Task requirements:
a - Retype the JavaMail address-parsing post below word for word, beginning at the words "However, the great" and stopping after "to work properly.".
b - Extend the post below about JavaMail's handling of RFC822 addresses, picking up right after its last sentence.

However, the great majority of the problems I've found have been 
involved with internet addresses that RFC822 says ARE valid, but the 
javamail code does not handle them properly.  And there are a few 
situations where it appears the authors just chose to punt and say 
"yeah, whatever". 

It appears that the solution is to write hacked code that mostly, sorta, 
kinda does what it claims to do, or write a good parser, then triple the 
size of the code trying to get all of the Sun bugs to work properly. 

Working strictly from the RFC822 spec, I had a fairly nice parser 
written that gave very good RFC822 compliance, but things turned 
nightmarish when I discovered the sorts of Sun behaviors I had to insert 
back in.  I think I've completely rewritten this code about 5 times now, 
and am getting pretty close to the Sun "relaxed rules".  Inserting some 
of the real bugs back in to the parsing might pose similar problems.

Information provided:
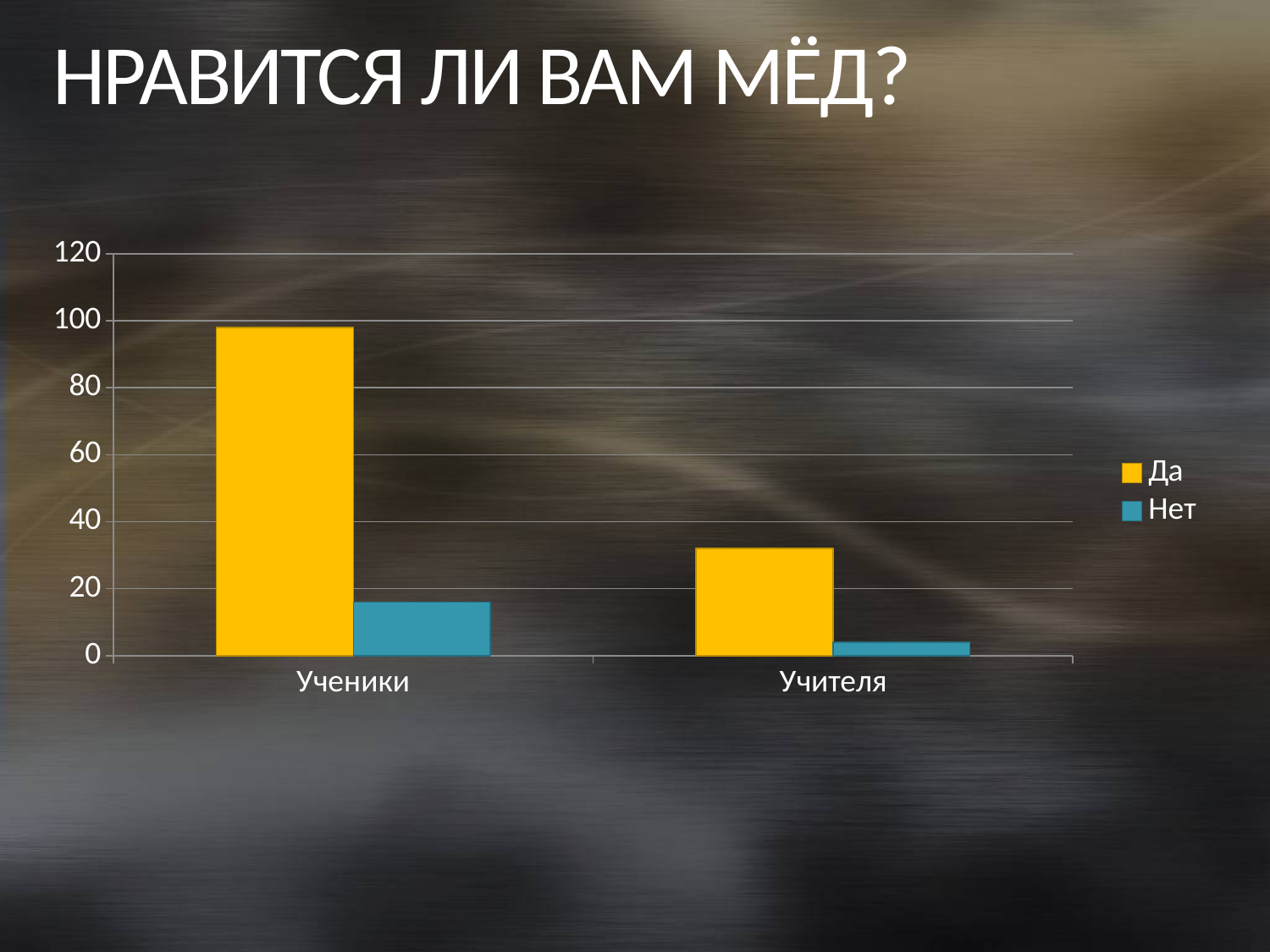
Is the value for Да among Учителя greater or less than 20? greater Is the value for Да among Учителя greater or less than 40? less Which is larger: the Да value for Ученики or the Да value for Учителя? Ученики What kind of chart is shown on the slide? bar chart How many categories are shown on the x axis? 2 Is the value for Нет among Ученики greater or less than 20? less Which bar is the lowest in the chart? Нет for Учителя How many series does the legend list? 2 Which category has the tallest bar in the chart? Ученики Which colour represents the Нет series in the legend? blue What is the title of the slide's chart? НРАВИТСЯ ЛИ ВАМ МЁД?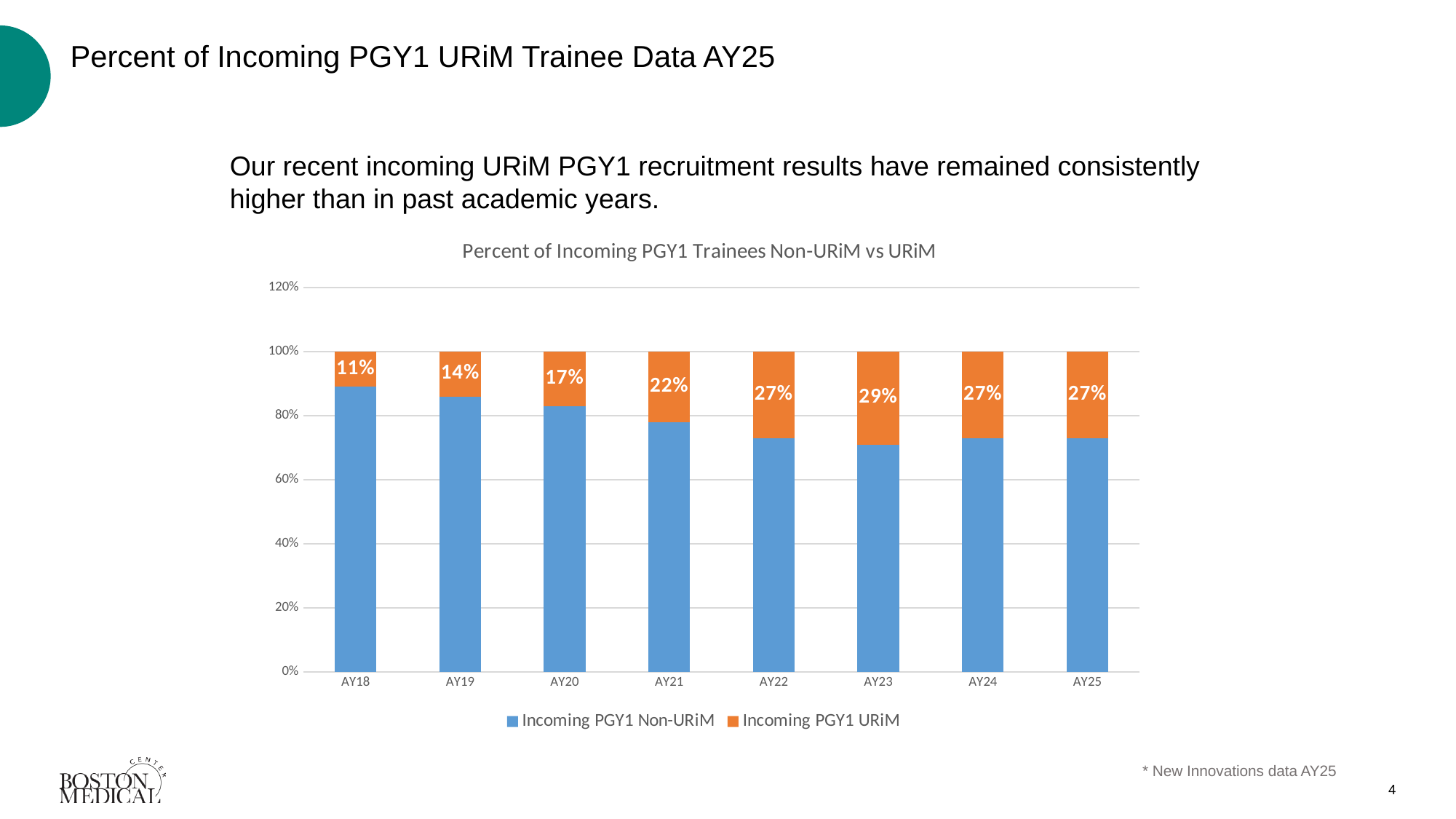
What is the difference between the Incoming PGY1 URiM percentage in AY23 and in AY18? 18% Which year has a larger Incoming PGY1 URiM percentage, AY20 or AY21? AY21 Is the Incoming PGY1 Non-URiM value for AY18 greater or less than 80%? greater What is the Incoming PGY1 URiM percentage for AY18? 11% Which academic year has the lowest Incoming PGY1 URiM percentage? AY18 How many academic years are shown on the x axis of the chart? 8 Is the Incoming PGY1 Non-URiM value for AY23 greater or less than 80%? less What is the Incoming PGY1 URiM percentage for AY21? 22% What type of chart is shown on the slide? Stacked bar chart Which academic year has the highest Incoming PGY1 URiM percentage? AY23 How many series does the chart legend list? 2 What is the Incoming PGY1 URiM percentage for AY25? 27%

Answers to each task:
a -
However, the great majority of the problems I've found have been 
involved with internet addresses that RFC822 says ARE valid, but the 
javamail code does not handle them properly.  And there are a few 
situations where it appears the authors just chose to punt and say 
"yeah, whatever". 

It appears that the solution is to write hacked code that mostly, sorta, 
kinda does what it claims to do, or write a good parser, then triple the 
size of the code trying to get all of the Sun bugs to work properly.

b -
It really appears that this code somewhat "lost it's way somewhere".  
It's serving two purposes that are really at odds with each other.  The 
first purpose, is to parse any internet address that might appear in a 
received message.  For that purpose, the code needs to accept any valid 
internet address as defined by RFC822.  The Sun code does not currently 
do that, and making the new version "bug compatible" would also not 
achieve that.


The other purpose of the InternetAddress parser is to process email 
addresses entered into applications and perform some validation on the 
addresses.  This is where the "relaxed rules" come in to play, and 
basically allows internet addresses that are not strictly RFC822 
compatible to pass.  Now for those, I'm relatively comfortable that this 
can be made compatible.  It is very difficult though, when the 
requirement becomes one of being both more and less restrictive at the 
same time, with no good definition of the what rules are being used.




-dain





Re: Javamail address parsing (again).

2006-01-12 Thread Dain Sundstrom

On Jan 11, 2006, at 1:17 PM, Bruce Snyder wrote:


Is it possible to look at the Sun implementation's source code to
distinguish enforced vs. ignored rules?


That would make the code not clean room.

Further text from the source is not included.